Stattdessen versandet diese wie die Dutzenden ähnlichen Meldungen, die mindestens im Zweiwochenrhythmus auftreten, irgendwo in den Kurznachrichten und im Kurzzeitgedächtnis. Bis, wenn es gut läuft, eine Talkshow ansteht: »Deutschland geht es gut - woher die gefühlte Unzufriedenheit«? Und selbst die gesellschaftliche Linke scheint sich zuweilen, um auf den Sketch zurückzukommen, mehr über das gemeuchelte Raubtier auf dem Fußboden zu ereifern als über die offenbar mangelhafte Arbeitsplatzsicherheit für jenen Haushaltsgehilfen - der ob seines fortgeschrittenen Alters längst im Ruhestand sein sollte.
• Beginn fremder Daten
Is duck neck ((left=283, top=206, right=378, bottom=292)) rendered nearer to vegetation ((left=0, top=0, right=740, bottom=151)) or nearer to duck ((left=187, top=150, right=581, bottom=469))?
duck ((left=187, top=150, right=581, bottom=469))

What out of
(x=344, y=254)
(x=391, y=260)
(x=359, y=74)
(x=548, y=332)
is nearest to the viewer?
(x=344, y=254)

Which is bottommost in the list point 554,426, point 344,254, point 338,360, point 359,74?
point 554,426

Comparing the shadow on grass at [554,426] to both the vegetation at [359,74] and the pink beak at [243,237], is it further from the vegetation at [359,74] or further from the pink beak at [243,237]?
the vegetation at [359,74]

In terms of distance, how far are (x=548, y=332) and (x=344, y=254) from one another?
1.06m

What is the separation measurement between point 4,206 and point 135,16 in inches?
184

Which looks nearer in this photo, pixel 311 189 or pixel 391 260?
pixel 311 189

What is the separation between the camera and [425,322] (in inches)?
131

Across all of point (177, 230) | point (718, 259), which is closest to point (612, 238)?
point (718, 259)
Nichts ist so hartnäckig und erstaunlich wie eingeschliffene Denkroutinen. Warum übersetzt sich jenes theoretische Wissen um die Hermetik der Klassengesellschaft, das sich fast wöchentlich in all jenen Studien niederschlägt, partout nicht in allgemeines Bewusstsein? Vielleicht, weil es an Emotionen fehlt. Solche freizusetzen hat sich jetzt ein »Hashtag« im Internet vorgenommen.
Die Ursachen dieser brutalen Ordnung werden damit zwar ganz sicher nicht angegangen. Aber vielleicht führt diese Sammlung von Anekdoten aus dem Leben da unten zu einem heilsamen Moment der Irritation. So wie ja auch die Szene, in der jener Butler ausnahmsweise unfallfrei am Tigerkopf vorbeikommt und dann darüber erschrickt, nicht zu stolpern, zu den besseren Pointen jenes Sketchs gehört.